Aim of the exercise: Pull out every line of the records below and reproduce each one word for word, keeping the original order.

Given information:
──────────

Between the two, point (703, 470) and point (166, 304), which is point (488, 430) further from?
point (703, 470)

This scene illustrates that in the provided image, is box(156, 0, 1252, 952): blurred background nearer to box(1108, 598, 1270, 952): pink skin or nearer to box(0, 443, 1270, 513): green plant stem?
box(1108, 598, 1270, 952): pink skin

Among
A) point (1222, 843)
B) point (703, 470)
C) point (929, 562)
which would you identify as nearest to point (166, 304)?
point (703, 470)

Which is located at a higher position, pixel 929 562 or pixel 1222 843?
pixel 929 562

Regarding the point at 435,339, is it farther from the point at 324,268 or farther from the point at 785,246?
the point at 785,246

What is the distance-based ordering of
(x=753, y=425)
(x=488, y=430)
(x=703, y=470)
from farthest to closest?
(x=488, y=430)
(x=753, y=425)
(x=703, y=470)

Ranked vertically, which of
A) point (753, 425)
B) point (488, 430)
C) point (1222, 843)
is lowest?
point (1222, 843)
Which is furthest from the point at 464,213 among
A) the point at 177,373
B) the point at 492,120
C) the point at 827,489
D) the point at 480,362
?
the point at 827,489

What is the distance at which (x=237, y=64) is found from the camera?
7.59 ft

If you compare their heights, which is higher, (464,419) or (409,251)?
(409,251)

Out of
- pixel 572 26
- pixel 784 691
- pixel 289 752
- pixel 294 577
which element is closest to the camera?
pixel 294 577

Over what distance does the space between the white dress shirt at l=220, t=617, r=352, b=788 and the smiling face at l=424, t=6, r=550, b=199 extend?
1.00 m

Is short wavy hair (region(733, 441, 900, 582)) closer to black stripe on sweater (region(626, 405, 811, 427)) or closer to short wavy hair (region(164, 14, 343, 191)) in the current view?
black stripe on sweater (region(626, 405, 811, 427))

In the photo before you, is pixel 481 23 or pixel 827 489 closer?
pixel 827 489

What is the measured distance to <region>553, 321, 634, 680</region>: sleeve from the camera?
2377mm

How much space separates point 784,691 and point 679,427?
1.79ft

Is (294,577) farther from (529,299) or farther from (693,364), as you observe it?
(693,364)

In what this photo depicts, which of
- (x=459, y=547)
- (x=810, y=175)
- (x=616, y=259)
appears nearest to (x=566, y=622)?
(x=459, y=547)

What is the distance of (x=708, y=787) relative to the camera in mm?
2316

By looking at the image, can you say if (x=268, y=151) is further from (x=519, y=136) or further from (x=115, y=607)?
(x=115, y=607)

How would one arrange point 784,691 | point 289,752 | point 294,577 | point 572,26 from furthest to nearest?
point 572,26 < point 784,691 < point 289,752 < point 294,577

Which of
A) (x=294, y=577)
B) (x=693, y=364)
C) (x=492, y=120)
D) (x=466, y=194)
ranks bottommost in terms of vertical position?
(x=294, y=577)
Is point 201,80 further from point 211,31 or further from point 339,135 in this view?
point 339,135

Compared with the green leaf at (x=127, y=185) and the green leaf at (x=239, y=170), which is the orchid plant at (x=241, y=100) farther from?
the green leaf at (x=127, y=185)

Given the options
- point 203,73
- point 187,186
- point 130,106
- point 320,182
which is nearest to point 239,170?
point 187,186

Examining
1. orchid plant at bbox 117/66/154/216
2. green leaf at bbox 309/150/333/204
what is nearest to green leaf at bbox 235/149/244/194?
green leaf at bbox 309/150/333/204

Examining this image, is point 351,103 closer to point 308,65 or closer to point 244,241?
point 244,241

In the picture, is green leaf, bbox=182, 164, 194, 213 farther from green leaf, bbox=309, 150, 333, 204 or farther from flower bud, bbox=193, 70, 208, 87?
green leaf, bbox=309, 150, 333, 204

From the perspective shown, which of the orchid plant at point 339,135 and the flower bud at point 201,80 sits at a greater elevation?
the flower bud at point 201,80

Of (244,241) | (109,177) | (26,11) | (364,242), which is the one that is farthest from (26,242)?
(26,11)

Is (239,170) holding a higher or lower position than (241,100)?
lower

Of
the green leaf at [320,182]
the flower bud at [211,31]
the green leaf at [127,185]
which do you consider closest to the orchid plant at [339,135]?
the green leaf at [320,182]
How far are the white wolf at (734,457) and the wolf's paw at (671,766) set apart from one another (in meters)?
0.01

──────────

Result of this exercise:
Between the two, point (703, 470) and point (166, 304), which is point (488, 430) further from?
point (703, 470)

This scene illustrates that in the provided image, is box(156, 0, 1252, 952): blurred background nearer to box(1108, 598, 1270, 952): pink skin or nearer to box(0, 443, 1270, 513): green plant stem?
box(1108, 598, 1270, 952): pink skin

Among
A) point (1222, 843)
B) point (703, 470)
C) point (929, 562)
which would you identify as nearest to point (166, 304)?
point (703, 470)

Which is located at a higher position, pixel 929 562 or pixel 1222 843?
pixel 929 562

Regarding the point at 435,339, is it farther from the point at 324,268 or farther from the point at 785,246?
the point at 785,246

What is the distance-based ordering of
(x=753, y=425)
(x=488, y=430)
(x=703, y=470)
from farthest to closest?
(x=488, y=430)
(x=753, y=425)
(x=703, y=470)

Ranked vertically, which of
A) point (753, 425)
B) point (488, 430)
C) point (1222, 843)
is lowest?
point (1222, 843)
Which is furthest from the point at 464,213 among
A) the point at 177,373
B) the point at 492,120
C) the point at 827,489
D) the point at 480,362
?
the point at 827,489

What is the distance at which (x=237, y=64) is found from the camera?
7.59 ft

If you compare their heights, which is higher, (464,419) or (409,251)?
(409,251)

Out of
- pixel 572 26
- pixel 784 691
- pixel 289 752
- pixel 294 577
which element is closest to the camera?
pixel 294 577

Over what distance does the space between the white dress shirt at l=220, t=617, r=352, b=788 and the smiling face at l=424, t=6, r=550, b=199 extend?
1.00 m

Is short wavy hair (region(733, 441, 900, 582)) closer to black stripe on sweater (region(626, 405, 811, 427)) or closer to short wavy hair (region(164, 14, 343, 191)) in the current view?
black stripe on sweater (region(626, 405, 811, 427))

In the photo before you, is pixel 481 23 or pixel 827 489 closer?
pixel 827 489

What is the measured distance to <region>553, 321, 634, 680</region>: sleeve from the camera?
2377mm

How much space separates point 784,691 and point 679,427?
1.79ft

Is (294,577) farther from (529,299) or farther from (693,364), as you observe it?
(693,364)

In what this photo depicts, which of
- (x=459, y=547)
- (x=810, y=175)
- (x=616, y=259)
appears nearest to (x=566, y=622)?
(x=459, y=547)

What is the distance of (x=708, y=787) relative to the camera in mm?
2316

By looking at the image, can you say if (x=268, y=151) is further from (x=519, y=136) or further from (x=115, y=607)?
(x=115, y=607)

How would one arrange point 784,691 | point 289,752 | point 294,577 | point 572,26 from furthest to nearest?
point 572,26 < point 784,691 < point 289,752 < point 294,577

Which of
A) (x=294, y=577)
B) (x=693, y=364)
C) (x=492, y=120)
D) (x=466, y=194)
ranks bottommost in terms of vertical position?
(x=294, y=577)
Is point 201,80 further from point 211,31 or further from point 339,135 in this view?
point 339,135

Compared with the green leaf at (x=127, y=185) and the green leaf at (x=239, y=170), which is the orchid plant at (x=241, y=100) farther from?
the green leaf at (x=127, y=185)

Given the options
- point 203,73
- point 187,186
- point 130,106
- point 320,182
which is nearest to point 239,170?
point 187,186

Examining
1. orchid plant at bbox 117/66/154/216
2. green leaf at bbox 309/150/333/204
what is nearest to green leaf at bbox 235/149/244/194?
green leaf at bbox 309/150/333/204

Examining this image, is point 351,103 closer to point 308,65 or closer to point 244,241?
point 244,241

In the picture, is green leaf, bbox=182, 164, 194, 213 farther from green leaf, bbox=309, 150, 333, 204 or farther from flower bud, bbox=193, 70, 208, 87?
green leaf, bbox=309, 150, 333, 204

From the perspective shown, which of the orchid plant at point 339,135 and the flower bud at point 201,80 sits at a greater elevation?
the flower bud at point 201,80

Of (244,241) | (109,177) | (26,11) | (364,242), which is the one that is farthest from (26,242)?
(26,11)

Is (239,170) holding a higher or lower position than (241,100)?
lower

Of
the green leaf at [320,182]
the flower bud at [211,31]
the green leaf at [127,185]
which do you consider closest to the orchid plant at [339,135]?
the green leaf at [320,182]
How far are the white wolf at (734,457) and the wolf's paw at (671,766) set apart from one another (in meters)?
0.01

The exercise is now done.